Description of the task => Could you output, without any changes, the rows from the line with "Which of these objects —" to the line with "In the image, would", both included?

Stored records
################
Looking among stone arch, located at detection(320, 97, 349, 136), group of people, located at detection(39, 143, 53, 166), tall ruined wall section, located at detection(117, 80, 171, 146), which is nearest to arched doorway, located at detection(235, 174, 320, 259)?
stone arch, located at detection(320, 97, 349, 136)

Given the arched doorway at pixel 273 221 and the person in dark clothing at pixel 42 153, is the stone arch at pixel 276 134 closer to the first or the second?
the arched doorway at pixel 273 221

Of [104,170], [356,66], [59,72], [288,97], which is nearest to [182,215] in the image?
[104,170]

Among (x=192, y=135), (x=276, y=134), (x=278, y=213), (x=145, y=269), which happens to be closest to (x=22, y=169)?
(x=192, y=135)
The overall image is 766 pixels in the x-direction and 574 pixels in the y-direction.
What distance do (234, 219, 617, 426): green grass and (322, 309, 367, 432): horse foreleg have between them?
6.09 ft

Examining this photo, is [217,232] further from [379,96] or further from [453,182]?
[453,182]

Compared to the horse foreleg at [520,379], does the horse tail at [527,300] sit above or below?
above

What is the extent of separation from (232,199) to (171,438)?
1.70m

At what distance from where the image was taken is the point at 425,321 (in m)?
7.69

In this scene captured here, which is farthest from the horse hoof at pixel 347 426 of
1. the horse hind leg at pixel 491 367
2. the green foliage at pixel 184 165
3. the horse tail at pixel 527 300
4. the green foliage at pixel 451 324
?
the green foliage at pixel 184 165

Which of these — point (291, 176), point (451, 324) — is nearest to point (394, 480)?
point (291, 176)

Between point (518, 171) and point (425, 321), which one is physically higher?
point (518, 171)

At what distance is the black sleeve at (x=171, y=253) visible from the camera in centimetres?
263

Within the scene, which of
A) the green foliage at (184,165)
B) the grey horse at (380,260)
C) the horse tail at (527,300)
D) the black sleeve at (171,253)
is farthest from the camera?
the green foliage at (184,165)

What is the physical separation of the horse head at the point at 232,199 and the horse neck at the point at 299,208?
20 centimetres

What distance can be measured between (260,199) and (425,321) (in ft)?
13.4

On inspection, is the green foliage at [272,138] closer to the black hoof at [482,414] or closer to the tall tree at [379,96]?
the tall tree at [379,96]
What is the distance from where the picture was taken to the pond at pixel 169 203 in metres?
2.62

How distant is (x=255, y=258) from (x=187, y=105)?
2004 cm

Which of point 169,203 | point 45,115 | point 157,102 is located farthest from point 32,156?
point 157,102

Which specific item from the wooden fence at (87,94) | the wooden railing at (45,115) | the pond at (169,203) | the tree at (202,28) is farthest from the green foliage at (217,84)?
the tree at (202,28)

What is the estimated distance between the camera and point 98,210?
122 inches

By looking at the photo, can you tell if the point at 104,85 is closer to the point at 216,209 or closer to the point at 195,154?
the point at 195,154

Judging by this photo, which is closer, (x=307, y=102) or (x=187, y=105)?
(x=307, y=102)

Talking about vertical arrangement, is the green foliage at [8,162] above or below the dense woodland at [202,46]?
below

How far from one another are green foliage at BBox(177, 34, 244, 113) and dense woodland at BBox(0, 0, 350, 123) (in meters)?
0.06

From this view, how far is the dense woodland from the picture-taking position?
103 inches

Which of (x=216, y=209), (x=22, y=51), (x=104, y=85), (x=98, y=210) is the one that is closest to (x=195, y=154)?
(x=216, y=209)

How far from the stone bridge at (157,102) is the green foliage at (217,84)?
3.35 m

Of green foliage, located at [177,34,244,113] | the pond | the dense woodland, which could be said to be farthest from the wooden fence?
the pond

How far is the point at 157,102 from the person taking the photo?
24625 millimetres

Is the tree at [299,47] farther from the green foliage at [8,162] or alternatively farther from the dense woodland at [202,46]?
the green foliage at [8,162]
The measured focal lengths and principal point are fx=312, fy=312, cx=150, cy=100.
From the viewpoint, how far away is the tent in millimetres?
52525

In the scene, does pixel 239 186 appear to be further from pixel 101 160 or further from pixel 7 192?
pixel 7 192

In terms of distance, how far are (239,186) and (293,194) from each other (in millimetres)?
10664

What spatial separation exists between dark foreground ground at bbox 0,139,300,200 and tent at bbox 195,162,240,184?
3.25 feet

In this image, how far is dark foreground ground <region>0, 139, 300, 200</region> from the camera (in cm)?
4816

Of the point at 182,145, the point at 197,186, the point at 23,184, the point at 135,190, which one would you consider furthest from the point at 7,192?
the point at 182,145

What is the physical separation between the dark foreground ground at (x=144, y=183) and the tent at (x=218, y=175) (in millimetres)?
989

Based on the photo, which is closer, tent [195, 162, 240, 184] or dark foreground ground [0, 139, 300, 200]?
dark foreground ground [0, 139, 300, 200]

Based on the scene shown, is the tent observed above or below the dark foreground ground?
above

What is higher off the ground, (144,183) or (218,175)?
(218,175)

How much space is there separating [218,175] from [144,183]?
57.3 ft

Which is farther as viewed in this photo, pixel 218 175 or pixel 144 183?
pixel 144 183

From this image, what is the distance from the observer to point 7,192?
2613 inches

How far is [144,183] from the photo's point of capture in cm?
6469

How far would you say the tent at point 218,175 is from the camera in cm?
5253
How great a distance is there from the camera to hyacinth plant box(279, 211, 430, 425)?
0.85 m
################
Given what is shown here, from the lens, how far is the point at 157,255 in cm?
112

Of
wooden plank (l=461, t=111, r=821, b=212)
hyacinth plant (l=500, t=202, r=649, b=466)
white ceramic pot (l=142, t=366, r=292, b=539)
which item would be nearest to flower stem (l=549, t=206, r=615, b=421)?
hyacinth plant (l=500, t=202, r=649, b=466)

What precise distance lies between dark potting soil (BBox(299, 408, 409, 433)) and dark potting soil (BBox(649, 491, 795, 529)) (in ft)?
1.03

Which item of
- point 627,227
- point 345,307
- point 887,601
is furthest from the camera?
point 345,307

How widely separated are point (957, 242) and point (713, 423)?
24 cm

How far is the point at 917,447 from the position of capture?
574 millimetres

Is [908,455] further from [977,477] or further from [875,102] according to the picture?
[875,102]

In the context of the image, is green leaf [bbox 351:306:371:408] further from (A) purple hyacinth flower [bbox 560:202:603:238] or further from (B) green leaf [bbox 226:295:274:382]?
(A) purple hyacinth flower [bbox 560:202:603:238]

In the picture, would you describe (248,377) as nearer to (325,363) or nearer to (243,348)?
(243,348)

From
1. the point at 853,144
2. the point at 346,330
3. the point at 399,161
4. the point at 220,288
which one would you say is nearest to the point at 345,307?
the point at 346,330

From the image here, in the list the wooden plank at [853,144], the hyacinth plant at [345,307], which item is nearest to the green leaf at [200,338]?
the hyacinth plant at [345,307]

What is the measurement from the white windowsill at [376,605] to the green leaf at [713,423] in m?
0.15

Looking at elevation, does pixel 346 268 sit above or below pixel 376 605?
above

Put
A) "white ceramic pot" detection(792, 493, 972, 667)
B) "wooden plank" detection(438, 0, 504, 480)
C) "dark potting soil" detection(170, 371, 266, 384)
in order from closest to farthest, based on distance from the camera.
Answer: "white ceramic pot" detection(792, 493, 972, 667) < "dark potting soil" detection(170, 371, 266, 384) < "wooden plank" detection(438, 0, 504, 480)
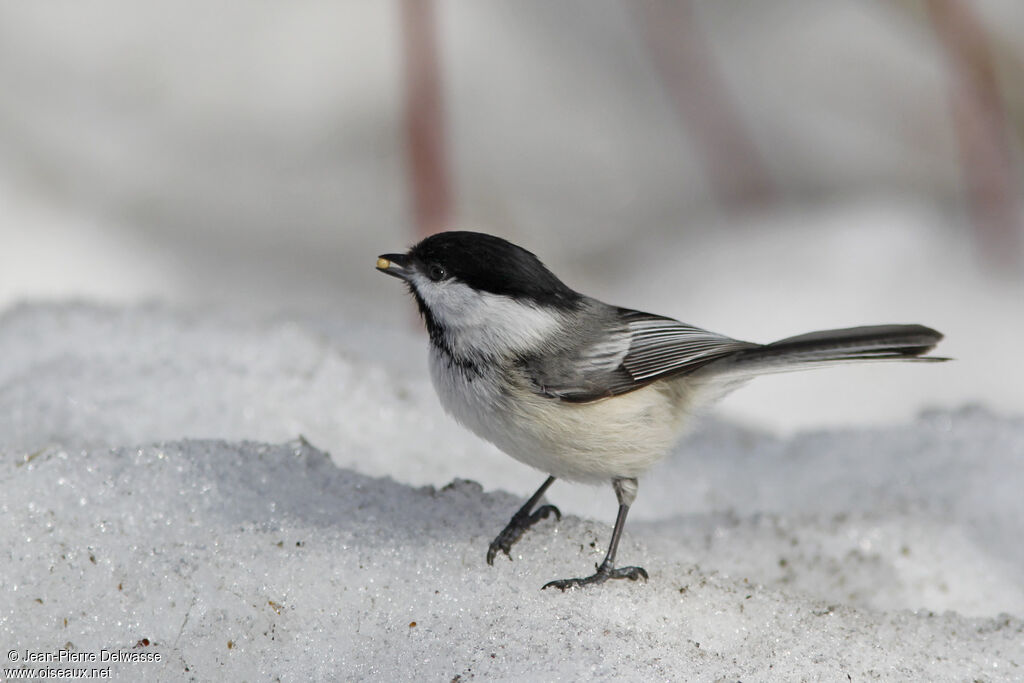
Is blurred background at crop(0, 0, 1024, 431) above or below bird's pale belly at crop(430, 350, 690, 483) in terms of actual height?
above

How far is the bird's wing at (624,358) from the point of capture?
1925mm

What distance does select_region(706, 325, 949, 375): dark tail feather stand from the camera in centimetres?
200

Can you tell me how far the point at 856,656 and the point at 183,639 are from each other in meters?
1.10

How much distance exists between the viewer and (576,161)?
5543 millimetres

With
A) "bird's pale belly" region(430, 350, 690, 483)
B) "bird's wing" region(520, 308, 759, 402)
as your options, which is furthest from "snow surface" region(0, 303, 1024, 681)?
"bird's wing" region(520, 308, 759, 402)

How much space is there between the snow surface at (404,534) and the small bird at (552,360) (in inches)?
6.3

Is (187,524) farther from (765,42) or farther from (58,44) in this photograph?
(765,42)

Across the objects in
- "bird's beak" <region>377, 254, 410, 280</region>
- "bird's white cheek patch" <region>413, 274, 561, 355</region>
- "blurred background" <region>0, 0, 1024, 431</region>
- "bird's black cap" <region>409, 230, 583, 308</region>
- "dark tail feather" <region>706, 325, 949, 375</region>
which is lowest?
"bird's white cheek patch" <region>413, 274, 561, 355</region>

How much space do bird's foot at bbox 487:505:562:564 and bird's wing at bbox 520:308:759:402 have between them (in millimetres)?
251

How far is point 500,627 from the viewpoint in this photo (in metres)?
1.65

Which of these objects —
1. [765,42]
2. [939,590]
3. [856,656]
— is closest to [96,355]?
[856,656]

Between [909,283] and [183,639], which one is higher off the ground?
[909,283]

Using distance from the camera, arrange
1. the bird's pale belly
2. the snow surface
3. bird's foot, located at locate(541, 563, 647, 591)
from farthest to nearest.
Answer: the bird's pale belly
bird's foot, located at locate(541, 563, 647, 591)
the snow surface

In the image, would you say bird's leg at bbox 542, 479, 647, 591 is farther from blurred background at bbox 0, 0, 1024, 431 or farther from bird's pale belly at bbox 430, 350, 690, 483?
################
Solution to this exercise =>
Which of these objects —
1. [765,42]
2. [939,590]
3. [856,656]
— is closest to [96,355]?
[856,656]

Between [909,283] and [183,639], which one is higher off the ground?
[909,283]

Using distance from the camera, arrange
1. the bird's pale belly
2. the snow surface
3. bird's foot, located at locate(541, 563, 647, 591)
from farthest to nearest.
Answer: the bird's pale belly
bird's foot, located at locate(541, 563, 647, 591)
the snow surface

In the image, would you say bird's leg at bbox 542, 479, 647, 591 is farther from blurred background at bbox 0, 0, 1024, 431 or farther from bird's pale belly at bbox 430, 350, 690, 483?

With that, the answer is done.